MEXICO AND IMMIGRATION
Mexico has roughly two-thirds of the population of the United States with a gross national product that is 5 percent of ours. Needless to point out, that means things aren’t good south of the border. So what happens? Mexicans (and other Latinos) cross the border in search of a job. Quite reasonable. So we hire them, legal or illegal, and they send money home. Some even settle down here, although most want to return home after making enough cash to live there.
All the fences and all the border police aren’t going to stop them – they’re stymied at home and here we are. It’s easier to cross the border than to force a broken government to reform. There are fine, undeveloped resources in Mexico, the workers are diligent, but rather than reform a crony government (Zappato, where are you when we need you?) we are the safety valve.
The answer? Maybe put enough pressure on Mexico to use its resources to create jobs as we close the safety valve before it goes the way of Africa. But how could our agribiz (which gets all the billions in crop support, not the individual farmers, few as they are) survive? Pick our own veggies? Quel horror!
POLITICIANS WHO CAN READ
Iraq as a country goes back to the post-WWI divvying up of the spoils between France and England. No consideration to a homogenous population, just draw a line in the sand. Ergo – Iraq, Iran, Syria, Lebanon. Many historians bemoaned this for decades and explained the problem. One book alone (Tom Friedman’s “From Beirut to Jerusalem”) could have made it clear to the unknowing neocons that Iraq was a fragile vessel in which to install democracy (Islam is totally incompatible with democracy; see Iran). George H.E. Bush apparently reads or had readers advising him; he said, “Baghdad? Forget it, just have to put in another strongman to run those tribes and religious fanatics.”

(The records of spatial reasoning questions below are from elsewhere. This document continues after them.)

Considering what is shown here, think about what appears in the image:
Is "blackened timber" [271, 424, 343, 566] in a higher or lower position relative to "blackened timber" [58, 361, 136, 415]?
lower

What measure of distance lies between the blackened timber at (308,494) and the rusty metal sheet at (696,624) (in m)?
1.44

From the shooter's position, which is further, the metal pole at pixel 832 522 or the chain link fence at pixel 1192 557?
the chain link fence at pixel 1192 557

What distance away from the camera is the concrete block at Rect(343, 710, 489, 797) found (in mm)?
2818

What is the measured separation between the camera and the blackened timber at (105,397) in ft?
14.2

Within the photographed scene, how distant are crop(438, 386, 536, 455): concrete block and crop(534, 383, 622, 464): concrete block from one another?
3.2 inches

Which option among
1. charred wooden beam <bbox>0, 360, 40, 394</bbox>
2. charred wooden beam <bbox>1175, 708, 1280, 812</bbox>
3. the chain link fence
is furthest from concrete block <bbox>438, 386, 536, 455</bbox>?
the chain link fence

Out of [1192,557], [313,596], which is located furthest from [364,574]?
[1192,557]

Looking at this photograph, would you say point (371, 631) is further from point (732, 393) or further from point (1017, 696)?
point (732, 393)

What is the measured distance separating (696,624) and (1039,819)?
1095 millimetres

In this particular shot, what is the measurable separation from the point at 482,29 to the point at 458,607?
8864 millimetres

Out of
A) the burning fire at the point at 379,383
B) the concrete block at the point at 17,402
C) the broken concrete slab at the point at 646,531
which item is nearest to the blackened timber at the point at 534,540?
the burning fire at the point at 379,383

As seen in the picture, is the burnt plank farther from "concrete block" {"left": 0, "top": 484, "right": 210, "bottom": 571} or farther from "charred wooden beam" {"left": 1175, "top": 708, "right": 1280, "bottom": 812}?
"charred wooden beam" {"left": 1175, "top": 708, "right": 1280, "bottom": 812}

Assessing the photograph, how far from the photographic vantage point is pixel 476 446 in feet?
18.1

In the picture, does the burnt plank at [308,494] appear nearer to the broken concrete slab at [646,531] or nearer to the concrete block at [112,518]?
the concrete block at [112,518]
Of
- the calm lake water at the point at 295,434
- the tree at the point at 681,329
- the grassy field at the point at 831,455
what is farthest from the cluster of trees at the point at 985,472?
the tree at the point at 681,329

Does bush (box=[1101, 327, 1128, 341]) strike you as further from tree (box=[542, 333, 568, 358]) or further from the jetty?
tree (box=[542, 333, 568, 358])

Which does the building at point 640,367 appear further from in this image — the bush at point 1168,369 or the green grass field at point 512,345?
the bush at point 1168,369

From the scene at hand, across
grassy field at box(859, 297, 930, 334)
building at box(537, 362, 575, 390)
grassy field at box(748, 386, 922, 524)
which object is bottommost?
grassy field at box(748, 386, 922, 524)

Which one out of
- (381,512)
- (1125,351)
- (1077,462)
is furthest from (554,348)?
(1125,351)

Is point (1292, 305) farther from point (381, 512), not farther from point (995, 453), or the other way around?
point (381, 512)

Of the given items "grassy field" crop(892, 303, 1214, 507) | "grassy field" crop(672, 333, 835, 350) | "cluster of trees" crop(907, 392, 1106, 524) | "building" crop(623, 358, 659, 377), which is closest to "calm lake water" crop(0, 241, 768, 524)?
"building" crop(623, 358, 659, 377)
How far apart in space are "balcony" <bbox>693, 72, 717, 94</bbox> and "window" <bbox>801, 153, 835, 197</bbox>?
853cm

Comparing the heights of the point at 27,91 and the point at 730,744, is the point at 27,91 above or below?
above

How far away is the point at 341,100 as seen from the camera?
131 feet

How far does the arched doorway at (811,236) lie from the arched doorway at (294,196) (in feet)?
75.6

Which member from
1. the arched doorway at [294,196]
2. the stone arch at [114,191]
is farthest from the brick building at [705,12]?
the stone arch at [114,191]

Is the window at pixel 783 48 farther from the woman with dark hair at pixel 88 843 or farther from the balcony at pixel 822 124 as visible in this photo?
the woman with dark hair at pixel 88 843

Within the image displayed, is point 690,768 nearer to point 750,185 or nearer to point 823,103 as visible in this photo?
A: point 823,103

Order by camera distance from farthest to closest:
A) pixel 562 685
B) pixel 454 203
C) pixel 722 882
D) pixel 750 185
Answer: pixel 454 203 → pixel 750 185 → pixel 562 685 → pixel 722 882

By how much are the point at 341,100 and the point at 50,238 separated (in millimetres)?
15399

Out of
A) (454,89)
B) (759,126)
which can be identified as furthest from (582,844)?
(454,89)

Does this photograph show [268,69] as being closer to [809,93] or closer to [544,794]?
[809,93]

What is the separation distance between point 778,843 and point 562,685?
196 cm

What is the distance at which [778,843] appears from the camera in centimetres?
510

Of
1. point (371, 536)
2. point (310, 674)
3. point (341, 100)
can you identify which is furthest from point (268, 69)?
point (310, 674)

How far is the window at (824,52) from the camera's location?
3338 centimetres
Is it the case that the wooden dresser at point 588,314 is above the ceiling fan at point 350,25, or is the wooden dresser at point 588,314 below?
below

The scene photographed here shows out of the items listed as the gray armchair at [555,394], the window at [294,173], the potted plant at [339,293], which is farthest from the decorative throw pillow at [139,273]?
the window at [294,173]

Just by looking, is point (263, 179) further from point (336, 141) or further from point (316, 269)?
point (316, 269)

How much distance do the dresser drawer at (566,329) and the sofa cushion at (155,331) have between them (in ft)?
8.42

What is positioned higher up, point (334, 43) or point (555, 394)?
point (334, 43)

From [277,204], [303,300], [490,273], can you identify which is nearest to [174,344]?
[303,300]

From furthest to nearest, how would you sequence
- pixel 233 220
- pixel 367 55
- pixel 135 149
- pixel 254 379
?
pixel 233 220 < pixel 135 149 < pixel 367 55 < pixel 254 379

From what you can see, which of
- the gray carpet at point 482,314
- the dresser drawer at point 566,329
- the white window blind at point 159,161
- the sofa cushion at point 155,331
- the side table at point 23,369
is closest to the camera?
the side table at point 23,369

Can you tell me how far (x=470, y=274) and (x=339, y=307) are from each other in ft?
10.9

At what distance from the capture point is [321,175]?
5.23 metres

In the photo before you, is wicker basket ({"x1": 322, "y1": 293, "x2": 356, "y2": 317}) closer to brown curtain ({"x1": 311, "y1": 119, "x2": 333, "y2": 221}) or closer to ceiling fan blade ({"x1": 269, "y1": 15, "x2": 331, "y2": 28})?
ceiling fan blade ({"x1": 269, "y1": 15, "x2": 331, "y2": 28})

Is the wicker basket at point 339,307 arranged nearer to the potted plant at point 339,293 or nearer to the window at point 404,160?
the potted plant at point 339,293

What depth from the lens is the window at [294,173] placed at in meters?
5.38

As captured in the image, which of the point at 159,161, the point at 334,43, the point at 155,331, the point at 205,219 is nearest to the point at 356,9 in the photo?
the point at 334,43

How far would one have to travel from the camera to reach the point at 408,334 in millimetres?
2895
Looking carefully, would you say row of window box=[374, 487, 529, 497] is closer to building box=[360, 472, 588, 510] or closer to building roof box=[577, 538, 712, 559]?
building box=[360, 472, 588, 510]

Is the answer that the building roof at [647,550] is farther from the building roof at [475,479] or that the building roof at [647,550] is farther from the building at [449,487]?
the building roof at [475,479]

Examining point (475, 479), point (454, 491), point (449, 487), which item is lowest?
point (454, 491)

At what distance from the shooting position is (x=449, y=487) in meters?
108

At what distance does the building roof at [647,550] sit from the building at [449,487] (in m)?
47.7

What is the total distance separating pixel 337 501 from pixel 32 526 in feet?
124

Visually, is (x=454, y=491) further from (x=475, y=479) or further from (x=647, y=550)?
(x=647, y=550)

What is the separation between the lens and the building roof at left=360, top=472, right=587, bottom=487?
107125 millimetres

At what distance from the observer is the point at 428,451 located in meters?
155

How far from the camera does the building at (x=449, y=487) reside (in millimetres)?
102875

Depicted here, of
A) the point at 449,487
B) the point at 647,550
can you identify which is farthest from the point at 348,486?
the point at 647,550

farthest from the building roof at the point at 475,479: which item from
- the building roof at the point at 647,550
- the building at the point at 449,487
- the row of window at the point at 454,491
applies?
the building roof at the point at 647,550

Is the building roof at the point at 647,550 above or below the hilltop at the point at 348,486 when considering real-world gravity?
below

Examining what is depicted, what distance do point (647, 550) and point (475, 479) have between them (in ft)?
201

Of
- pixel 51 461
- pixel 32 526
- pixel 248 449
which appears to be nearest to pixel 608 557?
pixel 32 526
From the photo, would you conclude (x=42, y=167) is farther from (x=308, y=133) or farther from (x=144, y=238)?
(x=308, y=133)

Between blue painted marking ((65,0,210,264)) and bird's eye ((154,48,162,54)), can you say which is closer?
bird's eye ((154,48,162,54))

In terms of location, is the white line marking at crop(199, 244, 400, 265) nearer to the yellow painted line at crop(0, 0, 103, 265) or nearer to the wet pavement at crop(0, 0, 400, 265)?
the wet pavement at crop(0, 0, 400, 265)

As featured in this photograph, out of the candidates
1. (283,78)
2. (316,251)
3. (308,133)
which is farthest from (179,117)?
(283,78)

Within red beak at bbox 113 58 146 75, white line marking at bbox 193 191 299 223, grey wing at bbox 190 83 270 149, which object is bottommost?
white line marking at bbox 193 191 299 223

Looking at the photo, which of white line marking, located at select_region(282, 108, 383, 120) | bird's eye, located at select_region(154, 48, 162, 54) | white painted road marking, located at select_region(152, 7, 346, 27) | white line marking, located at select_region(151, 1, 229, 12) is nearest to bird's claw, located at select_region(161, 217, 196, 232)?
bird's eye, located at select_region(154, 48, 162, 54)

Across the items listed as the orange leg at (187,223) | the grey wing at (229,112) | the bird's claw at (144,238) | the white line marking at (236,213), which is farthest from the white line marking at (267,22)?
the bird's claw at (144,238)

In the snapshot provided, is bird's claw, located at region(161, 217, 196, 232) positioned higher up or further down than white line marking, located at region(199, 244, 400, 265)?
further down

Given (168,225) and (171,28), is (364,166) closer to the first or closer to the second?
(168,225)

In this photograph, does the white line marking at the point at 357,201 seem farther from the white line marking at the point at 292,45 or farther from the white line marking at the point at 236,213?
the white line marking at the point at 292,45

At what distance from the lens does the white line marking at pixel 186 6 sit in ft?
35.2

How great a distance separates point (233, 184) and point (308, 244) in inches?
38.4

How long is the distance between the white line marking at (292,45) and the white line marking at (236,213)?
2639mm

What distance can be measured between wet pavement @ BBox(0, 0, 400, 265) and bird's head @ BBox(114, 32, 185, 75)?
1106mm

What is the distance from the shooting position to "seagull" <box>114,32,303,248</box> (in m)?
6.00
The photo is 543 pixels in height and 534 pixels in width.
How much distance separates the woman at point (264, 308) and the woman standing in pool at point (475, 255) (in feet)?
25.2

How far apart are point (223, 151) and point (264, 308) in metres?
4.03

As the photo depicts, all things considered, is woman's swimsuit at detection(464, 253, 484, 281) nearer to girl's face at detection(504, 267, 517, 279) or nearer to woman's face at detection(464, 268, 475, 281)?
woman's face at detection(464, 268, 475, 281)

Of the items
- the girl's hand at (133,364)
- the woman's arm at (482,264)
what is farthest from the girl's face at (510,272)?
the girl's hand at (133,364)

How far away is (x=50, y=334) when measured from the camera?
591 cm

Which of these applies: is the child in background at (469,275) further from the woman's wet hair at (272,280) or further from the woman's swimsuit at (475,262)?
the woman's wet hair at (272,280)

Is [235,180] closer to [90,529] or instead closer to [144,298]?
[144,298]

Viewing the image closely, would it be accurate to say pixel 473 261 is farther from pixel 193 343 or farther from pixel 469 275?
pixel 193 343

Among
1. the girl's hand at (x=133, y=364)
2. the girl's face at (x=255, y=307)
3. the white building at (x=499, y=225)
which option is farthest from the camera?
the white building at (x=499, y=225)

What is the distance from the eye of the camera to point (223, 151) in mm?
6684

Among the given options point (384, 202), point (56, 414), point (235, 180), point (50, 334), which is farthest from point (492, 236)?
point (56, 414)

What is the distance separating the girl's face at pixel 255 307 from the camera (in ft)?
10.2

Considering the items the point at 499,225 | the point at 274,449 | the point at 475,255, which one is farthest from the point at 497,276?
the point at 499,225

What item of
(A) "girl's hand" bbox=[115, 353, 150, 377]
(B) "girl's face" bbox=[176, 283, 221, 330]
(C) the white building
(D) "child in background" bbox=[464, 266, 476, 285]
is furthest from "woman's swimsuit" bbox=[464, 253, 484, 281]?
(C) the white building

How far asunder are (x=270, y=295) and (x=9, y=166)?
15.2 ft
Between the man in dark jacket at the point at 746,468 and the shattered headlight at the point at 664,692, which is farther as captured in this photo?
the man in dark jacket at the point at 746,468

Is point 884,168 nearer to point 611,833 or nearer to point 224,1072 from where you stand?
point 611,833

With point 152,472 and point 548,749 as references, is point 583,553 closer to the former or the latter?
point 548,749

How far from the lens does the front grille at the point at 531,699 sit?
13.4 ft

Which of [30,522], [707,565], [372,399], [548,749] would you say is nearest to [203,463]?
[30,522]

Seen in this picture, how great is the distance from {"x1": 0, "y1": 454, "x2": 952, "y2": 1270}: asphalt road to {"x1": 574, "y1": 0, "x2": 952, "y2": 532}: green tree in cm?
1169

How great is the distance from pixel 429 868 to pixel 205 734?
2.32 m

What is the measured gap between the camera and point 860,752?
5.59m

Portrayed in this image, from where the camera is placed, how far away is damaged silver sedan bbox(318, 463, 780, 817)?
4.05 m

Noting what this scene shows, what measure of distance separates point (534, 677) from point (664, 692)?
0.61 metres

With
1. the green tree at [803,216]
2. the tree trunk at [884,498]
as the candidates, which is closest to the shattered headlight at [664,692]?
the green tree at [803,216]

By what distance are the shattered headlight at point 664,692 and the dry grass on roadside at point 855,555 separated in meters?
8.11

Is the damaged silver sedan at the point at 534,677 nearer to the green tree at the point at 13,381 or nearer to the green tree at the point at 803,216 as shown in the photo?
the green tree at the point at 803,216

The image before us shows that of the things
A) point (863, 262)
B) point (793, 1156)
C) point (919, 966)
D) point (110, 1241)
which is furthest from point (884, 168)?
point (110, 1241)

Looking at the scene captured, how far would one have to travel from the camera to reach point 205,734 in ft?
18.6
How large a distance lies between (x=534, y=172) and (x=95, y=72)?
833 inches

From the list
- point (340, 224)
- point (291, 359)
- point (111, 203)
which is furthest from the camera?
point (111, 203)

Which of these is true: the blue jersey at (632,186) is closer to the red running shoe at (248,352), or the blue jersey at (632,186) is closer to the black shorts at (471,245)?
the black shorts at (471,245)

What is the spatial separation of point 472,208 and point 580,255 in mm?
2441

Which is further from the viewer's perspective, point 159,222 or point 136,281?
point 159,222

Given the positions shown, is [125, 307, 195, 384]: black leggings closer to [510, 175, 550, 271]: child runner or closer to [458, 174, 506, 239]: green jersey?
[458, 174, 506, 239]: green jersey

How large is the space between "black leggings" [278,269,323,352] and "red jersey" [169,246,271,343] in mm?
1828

Our current leaders knew nothing apparently of the real non-state Iraq. They forgot that it took us 200 years to learn how to make our somewhat rickety democracy function. Ron Reagan woke up when 200 U.S. Marines were killed in an explosion in Beirut; there were no good guys there and not ever a functioning government. He skeddaled in a hurry.
The answer? Every presidential candidate must take a year of world history and religion before running, taught by arguing, varied professors. Each would have to read 30 books on history and religion. Are you listening, Hillary and Rudy?
It’s vanity to think we know how to solve Africa’s problems, or Iraq’s, or Iran’s. We barely know the difference between Catholics and Protestants, between parliamentary government and a republic. We didn’t even invent the atomic (excuse me, nuclear) bomb. Most of the idea was based on guys like Bohr (Danish), Fermi (Italian), Einstein (German) etc. We did have the machine to make it work, however, an industrial complex that is fast being dismantled.
So what am I suggesting?
Might as well keep feeding Africa and hope for a new rice that grows on rocks (which would only extend the starvation), otherwise we’re racists.
Getting politicians to read? If it’s not a hack’s written speech, we’re lucky they can read at all.
Iraq? I shudder to say it – but walk out. That’s what the Brits did in the 1920s, the French in the ’50s, that’s what we did in Vietnam (Cambodia wasn’t a bloodbath because we bugged; it happened while we were still fighting there). Saigon today is a tourist trap.
Mexico? Forget immigration reform. I’m too old to pick my own grapes.
• Sam Bauman is the entertainment editor who often tries to recall his salad days as an international journalist (read “foreign corespondent,” which is too arty.)